• **Görev 1**
Kayıtlarda "From the alternatives" ifadesinin geçtiği satırdan kayıtların sonuna kadar uzanan satırları, her iki uç dahil olmak üzere, "tail feather" yerine "tail plume" koyarak ve başka hiçbir şeyi değiştirmeden yeniden yazınız.

Bilindiği gibi sözün olduğu yerde açıklama, anlama ve yorumlama faaliyeti kendiliğinden bir ihtiyaç olarak ortaya çıkmaktadır. Bu türden bir faaliyet Tevrat ve İncil gibi önceki kutsal metinler için de söz konusudur. Bu ilâhî kitapların sonuncusu olan Kur’ân da tabiatıyla bu anlamda bir faaliyete ihtiyaç duymaktadır. Onun metnine yönelik tefsîr faaliyeti de hiç kuşkusuz Hz. Peygamber (sav)’le başlamıştır.
Resûlullah (sav)’a gelen vahiyler çoğu zaman ashab tarafından anlaşıldığı için hiçbir açıklamayı gerektirmezdi. Böylesi durumlarda o, inen âyetleri tebliğ etmekle yetinirdi. Ancak bazen de bunun tersi olur, açıklama zarureti doğardı. O zaman da genellikle Hz. Peygamber (sav) ihtiyaç duyulduğu kadar tefsîr ederdi. Meselâ Yüce Allah namazı, orucu, haccı, zekâtı farz kılmış; ancak bunların nasıl yapılacağını, şartlarını, miktarlarını, mânilerini açıklama işini sünnete bırakmıştır. Ayrıca avlanma, hayvanları boğazlama, nikâh, talak vb. birtakım hususlar aynı şekilde sünnetle açıklanmıştır. İşte sünnet, Kur’ân’ ı açıklamaya yönelik bu görevi gelişigüzel değil belli bir şekil ve usüllerle gerçekleştirmiştir.
Mücmel, kendisinden ne kastedildiği anlaşılmayacak derecede kapalı olan âyet demektir. Bunların bir kısmı Yüce Allah, bir kısmı da Hz. Peygamber (sav) tarafından açıklanmıştır. Allah Resûlü (sav)’nün açıkladığı nasların başında ahkâm, gayb, yaratılış, kader, kıyâmet vb. konuları içeren âyetler gelmektedir.
Mübhem genel anlamıyla birr belirsizliği ve anlamdaki karmaşayı tanımlamaktadır. Bu açıdan dini kurallarda bir müphemlik olduğunda sahabelerin rivayetleri temel alınmaktadır.
Mutlak, herhangi bir lafzın anlam yönüyle kayıt altına alınmaması, bir başka kelime ya da niteleme ile belirginleştirilmemesi demektir. Dolayısıyla mutlakın takyîd edilerek belirgin hale getirilmesi de kaçınılmazdır. Böylesi durumlarda da bazen Kur’ân, Allah Resûlü’ünün sünnetiyle takyîd edilmiştir.

• **Veriler**
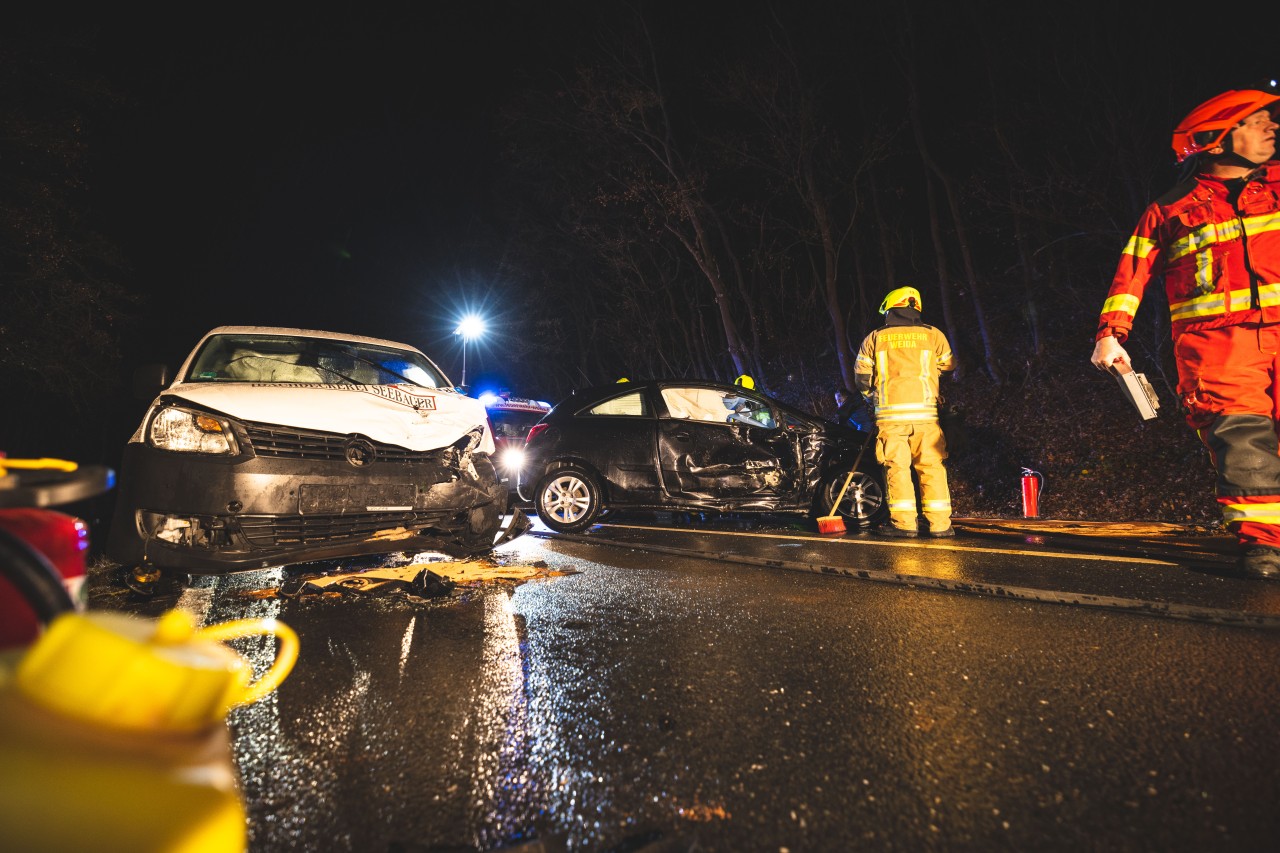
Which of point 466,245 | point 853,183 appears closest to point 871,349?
point 853,183

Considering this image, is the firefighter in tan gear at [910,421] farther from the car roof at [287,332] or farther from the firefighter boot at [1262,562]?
the car roof at [287,332]

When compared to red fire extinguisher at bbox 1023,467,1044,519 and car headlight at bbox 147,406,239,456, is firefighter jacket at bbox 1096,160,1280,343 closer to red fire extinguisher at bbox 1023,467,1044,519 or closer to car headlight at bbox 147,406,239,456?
red fire extinguisher at bbox 1023,467,1044,519

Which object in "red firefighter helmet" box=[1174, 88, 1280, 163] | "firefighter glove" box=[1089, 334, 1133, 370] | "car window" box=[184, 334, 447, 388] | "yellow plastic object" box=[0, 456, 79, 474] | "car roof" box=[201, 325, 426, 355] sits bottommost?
"yellow plastic object" box=[0, 456, 79, 474]

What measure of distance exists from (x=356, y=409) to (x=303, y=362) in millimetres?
1537

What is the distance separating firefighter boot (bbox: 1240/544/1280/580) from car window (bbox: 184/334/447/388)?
16.7 ft

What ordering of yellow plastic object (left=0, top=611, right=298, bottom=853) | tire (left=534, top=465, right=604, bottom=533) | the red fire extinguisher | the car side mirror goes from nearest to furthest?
yellow plastic object (left=0, top=611, right=298, bottom=853) → the car side mirror → tire (left=534, top=465, right=604, bottom=533) → the red fire extinguisher

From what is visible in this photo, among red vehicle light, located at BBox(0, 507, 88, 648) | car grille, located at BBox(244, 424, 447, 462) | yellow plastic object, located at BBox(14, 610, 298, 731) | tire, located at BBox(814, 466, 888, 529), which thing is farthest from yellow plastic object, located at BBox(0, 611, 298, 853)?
tire, located at BBox(814, 466, 888, 529)

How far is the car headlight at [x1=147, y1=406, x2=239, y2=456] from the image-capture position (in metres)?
3.57

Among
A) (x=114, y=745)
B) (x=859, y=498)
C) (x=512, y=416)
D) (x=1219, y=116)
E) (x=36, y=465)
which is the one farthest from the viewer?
A: (x=512, y=416)

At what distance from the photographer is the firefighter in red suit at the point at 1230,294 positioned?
3.68 metres

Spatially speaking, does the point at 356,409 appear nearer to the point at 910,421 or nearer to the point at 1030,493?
the point at 910,421

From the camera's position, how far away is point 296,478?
3699 mm

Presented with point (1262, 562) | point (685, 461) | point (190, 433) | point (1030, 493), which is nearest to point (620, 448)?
point (685, 461)

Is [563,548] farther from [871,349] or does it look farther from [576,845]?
[576,845]
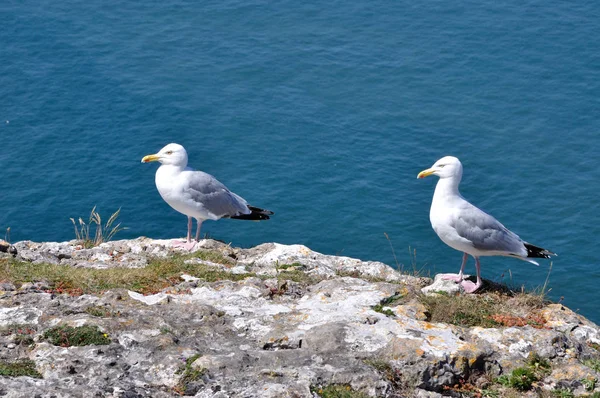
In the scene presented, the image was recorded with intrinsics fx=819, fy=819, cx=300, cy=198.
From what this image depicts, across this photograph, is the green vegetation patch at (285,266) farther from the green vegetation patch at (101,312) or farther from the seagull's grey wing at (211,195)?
the green vegetation patch at (101,312)

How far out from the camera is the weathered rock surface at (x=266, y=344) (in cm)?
923

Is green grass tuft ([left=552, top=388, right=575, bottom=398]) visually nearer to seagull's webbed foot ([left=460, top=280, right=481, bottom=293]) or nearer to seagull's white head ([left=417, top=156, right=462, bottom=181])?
seagull's webbed foot ([left=460, top=280, right=481, bottom=293])

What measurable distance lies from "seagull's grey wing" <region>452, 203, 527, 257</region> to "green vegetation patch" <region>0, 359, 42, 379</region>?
26.1 ft

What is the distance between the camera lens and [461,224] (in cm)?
1452

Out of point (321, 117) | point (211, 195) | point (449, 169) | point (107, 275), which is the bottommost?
point (321, 117)

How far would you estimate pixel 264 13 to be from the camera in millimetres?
45969

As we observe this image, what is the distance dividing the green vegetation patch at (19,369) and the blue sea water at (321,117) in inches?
782

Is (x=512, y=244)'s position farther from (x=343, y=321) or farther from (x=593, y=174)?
(x=593, y=174)

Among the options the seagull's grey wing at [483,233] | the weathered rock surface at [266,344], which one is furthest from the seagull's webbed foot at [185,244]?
the seagull's grey wing at [483,233]

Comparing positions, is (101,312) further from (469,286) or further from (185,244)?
(469,286)

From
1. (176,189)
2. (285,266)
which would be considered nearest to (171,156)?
(176,189)

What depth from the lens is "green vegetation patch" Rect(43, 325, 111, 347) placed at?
989 centimetres

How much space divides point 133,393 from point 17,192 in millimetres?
26324

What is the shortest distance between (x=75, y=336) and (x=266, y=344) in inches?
92.3
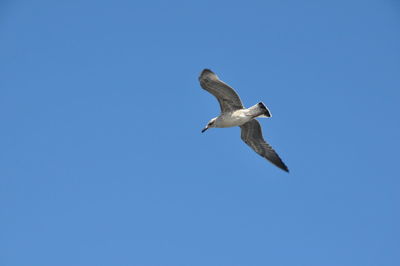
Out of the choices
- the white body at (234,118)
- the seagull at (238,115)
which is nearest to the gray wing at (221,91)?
the seagull at (238,115)

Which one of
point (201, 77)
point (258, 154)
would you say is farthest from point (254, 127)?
point (201, 77)

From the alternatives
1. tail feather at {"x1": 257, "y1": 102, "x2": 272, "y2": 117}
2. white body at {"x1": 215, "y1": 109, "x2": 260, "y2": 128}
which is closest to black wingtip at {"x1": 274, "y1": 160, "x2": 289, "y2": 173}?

• **Görev 2**
Kur'ân'ın sünnetle açıklanmasını konu alan metni kaldığı yerden sürdürünüz.

• **Sonuç 1**
From the alternatives
1. tail plume at {"x1": 257, "y1": 102, "x2": 272, "y2": 117}
2. white body at {"x1": 215, "y1": 109, "x2": 260, "y2": 128}
which is closest to black wingtip at {"x1": 274, "y1": 160, "x2": 289, "y2": 173}?

• **Sonuç 2**
Müşkil, sözlük anlamı olarak karmaşıklığı tanımlamaktadır. Tefsir açısından ise kuranda birbirinin zıddı gibi gözüken ayetler arasında bağlantı kurmayı tanımlamaktadır. Bu açıdan birbiri ile çelişkili gibi gözüken ayetler Hz. Peygamber (sav) tarafından yorumlanmaktadır. Örneğin Kuran’da cehenneme girmeyecek kimse kalmayacak ayeti bulunmaktadır. Bu Ayet Hz. Peygamber (sav) tarafından yorumlanmış, inananların cehenneme gitse bile onlar için orada bir cennet oluşturulacağı açıklaması getirilmektedir.
Hz. Peygamber (sav)’in Kur’ân’a dair beyanlarının miktarı konusunda âlimler farklı görüşler ortaya atmışlardır. Onların bazısı Resûlullah (sav)’ın Kur’ân’a yönelik izahlarının çerçeve itibariyle onun bir kısmını oluşturduğunu ileri sürmekte; bazısı da söz konusu beyânların, Kur’ân’ın tamamını içerdiğini iddia etmektedirler.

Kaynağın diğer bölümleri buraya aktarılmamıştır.